--- BEGIN RECORDS ---

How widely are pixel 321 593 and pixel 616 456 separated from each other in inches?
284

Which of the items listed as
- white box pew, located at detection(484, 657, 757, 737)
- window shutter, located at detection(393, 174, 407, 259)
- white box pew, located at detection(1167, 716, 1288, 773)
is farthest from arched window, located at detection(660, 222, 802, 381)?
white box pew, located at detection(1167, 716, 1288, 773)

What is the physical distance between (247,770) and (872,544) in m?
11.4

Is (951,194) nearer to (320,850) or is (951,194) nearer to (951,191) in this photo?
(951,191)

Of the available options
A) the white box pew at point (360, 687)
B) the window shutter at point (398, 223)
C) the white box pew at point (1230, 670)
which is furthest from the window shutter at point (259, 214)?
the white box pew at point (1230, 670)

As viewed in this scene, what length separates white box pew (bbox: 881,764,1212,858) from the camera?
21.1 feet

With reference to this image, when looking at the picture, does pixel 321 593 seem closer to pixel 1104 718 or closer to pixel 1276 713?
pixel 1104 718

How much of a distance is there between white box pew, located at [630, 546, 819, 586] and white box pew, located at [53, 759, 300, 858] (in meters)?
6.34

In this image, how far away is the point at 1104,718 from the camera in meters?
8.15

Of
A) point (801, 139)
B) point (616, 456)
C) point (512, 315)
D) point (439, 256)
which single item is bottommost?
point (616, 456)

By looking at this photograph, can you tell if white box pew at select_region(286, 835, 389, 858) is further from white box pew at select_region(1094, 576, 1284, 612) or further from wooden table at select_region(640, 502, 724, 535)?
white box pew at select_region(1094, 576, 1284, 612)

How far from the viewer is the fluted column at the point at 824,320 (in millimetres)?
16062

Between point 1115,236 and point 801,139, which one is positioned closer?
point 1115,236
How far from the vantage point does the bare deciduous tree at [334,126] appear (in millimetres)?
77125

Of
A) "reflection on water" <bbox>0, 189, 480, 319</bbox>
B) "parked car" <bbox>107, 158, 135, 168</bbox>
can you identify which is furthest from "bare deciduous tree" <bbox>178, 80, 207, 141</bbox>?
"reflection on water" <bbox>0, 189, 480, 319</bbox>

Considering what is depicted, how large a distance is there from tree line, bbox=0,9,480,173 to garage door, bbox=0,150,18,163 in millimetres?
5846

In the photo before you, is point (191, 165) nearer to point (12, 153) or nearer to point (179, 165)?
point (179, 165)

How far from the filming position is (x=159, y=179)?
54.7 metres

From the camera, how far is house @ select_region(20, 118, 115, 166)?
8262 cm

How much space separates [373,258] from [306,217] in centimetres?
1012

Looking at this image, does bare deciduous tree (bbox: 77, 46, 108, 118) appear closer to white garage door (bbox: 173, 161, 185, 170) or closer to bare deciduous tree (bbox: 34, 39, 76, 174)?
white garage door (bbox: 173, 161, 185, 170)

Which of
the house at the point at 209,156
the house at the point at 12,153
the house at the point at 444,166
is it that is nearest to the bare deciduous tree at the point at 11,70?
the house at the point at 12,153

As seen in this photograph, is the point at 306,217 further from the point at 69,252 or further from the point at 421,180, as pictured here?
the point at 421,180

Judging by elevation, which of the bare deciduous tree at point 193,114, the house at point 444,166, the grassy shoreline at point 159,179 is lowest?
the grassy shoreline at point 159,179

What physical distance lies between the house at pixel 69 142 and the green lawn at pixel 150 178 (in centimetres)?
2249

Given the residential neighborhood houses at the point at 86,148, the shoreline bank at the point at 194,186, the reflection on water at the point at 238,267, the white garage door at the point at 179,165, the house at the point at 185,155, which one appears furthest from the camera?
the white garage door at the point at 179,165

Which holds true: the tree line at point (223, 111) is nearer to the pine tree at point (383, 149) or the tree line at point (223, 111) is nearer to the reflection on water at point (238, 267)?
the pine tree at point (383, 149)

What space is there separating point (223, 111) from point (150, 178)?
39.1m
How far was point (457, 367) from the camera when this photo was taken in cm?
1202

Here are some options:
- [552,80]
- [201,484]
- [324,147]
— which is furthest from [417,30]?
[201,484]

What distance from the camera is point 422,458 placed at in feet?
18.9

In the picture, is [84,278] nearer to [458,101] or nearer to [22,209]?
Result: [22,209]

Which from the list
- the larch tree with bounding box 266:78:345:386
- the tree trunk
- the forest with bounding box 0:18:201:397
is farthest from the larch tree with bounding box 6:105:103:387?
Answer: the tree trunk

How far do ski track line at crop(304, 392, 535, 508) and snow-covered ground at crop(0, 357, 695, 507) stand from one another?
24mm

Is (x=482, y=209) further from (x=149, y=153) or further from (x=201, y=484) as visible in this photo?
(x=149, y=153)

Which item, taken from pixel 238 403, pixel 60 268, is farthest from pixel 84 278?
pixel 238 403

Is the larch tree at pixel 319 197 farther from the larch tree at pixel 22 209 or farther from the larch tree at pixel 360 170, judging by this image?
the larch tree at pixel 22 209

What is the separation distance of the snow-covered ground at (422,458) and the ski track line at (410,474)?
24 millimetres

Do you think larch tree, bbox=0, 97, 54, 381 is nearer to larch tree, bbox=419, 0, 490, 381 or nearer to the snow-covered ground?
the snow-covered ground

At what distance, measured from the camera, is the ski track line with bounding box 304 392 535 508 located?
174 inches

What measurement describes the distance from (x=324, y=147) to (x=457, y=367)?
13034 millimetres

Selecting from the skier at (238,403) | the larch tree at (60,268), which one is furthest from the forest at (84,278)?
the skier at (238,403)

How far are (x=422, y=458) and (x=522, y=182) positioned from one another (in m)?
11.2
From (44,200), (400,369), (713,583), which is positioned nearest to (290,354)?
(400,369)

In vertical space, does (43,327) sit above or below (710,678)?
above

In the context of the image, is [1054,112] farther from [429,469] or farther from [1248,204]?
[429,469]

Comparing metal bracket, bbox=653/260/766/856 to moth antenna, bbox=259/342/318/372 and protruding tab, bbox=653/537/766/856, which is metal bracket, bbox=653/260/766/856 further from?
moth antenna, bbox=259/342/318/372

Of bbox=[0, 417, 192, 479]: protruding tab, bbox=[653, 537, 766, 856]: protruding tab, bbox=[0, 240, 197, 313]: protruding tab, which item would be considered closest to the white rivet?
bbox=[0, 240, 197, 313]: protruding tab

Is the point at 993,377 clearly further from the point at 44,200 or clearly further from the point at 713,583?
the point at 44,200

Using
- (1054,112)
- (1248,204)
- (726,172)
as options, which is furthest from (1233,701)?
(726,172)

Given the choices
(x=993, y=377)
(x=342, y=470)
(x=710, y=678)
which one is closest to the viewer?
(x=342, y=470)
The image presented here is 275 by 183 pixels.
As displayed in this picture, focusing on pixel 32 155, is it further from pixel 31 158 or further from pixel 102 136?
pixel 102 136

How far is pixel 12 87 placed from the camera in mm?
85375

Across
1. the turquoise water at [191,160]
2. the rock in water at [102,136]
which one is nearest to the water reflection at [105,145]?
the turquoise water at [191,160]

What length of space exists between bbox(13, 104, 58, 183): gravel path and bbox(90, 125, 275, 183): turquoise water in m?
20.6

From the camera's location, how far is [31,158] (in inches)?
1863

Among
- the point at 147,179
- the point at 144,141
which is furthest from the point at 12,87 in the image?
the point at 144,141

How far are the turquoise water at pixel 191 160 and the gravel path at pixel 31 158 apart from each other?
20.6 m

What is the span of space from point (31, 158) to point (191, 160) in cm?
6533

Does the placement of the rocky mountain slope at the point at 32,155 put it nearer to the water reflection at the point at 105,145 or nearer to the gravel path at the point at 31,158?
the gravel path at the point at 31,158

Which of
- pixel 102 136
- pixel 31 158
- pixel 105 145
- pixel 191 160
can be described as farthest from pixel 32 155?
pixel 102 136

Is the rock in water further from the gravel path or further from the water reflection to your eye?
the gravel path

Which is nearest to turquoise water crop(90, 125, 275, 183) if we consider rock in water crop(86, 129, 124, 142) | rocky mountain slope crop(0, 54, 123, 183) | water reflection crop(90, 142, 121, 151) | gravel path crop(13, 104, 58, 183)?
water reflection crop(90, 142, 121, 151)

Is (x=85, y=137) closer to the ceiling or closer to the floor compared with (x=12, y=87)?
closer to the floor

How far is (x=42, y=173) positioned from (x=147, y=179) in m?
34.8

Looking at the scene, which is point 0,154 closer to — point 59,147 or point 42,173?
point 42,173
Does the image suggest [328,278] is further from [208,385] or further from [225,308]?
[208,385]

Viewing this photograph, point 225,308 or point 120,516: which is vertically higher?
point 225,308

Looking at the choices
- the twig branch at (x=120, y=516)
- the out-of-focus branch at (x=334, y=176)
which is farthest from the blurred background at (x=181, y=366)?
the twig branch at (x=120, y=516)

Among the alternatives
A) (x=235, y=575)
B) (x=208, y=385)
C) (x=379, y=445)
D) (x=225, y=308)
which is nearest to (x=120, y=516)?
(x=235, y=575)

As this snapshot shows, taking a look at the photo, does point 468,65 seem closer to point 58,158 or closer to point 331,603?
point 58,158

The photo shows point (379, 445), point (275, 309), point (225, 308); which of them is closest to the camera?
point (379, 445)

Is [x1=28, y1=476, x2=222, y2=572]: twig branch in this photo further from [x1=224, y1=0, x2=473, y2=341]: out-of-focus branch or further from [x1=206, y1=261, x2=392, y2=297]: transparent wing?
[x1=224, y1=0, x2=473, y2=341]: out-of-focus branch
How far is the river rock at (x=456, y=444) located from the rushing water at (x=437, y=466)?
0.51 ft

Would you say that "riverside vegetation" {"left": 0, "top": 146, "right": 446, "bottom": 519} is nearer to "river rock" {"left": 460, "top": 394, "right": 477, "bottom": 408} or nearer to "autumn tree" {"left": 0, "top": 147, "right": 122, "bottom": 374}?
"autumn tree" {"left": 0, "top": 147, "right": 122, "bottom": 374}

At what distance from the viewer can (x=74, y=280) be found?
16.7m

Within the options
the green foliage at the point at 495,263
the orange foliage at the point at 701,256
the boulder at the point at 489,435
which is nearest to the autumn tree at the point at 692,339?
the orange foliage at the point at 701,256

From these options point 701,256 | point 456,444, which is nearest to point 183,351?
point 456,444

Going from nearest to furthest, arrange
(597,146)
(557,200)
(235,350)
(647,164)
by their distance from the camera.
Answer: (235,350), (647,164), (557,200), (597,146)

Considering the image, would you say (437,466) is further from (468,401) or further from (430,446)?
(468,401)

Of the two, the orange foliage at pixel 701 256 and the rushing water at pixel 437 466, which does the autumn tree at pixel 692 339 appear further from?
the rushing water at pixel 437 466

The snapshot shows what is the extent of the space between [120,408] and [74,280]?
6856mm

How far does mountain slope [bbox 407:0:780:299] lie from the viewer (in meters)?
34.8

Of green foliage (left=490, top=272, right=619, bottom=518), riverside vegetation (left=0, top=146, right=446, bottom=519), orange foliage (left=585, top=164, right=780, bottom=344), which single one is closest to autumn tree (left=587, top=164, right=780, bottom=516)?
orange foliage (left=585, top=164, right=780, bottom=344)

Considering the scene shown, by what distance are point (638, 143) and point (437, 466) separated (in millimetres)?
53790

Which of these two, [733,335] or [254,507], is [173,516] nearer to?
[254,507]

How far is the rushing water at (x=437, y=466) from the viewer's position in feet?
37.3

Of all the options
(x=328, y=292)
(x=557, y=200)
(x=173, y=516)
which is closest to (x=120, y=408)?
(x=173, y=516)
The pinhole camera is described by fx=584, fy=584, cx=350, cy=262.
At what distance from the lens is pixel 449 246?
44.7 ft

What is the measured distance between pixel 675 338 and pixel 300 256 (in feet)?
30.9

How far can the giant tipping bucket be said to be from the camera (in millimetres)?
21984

--- END RECORDS ---

→ **INSTRUCTIONS TO FOLLOW**:
Return each line from the rows above that contains the word "further".

→ **SOLUTION TO THIS EXERCISE**:
By looking at this photograph, can you tell if white box pew at select_region(286, 835, 389, 858) is further from white box pew at select_region(1094, 576, 1284, 612) or further from wooden table at select_region(640, 502, 724, 535)?
As seen in this photograph, is the point at 306,217 further from the point at 69,252 or further from the point at 421,180, as pictured here?
Is (x=482, y=209) further from (x=149, y=153) or further from (x=201, y=484) as visible in this photo?
Comparing metal bracket, bbox=653/260/766/856 to moth antenna, bbox=259/342/318/372 and protruding tab, bbox=653/537/766/856, which is metal bracket, bbox=653/260/766/856 further from?
Is the point at 993,377 clearly further from the point at 44,200 or clearly further from the point at 713,583?
As displayed in this picture, focusing on pixel 32 155, is it further from pixel 31 158 or further from pixel 102 136?
Is the rock in water further from the gravel path or further from the water reflection to your eye?
Does the image suggest [328,278] is further from [208,385] or further from [225,308]?
Is [x1=28, y1=476, x2=222, y2=572]: twig branch in this photo further from [x1=224, y1=0, x2=473, y2=341]: out-of-focus branch or further from [x1=206, y1=261, x2=392, y2=297]: transparent wing?
Considering the image, would you say (437,466) is further from (468,401) or further from (430,446)?
Of the two, the orange foliage at pixel 701 256 and the rushing water at pixel 437 466, which does the autumn tree at pixel 692 339 appear further from?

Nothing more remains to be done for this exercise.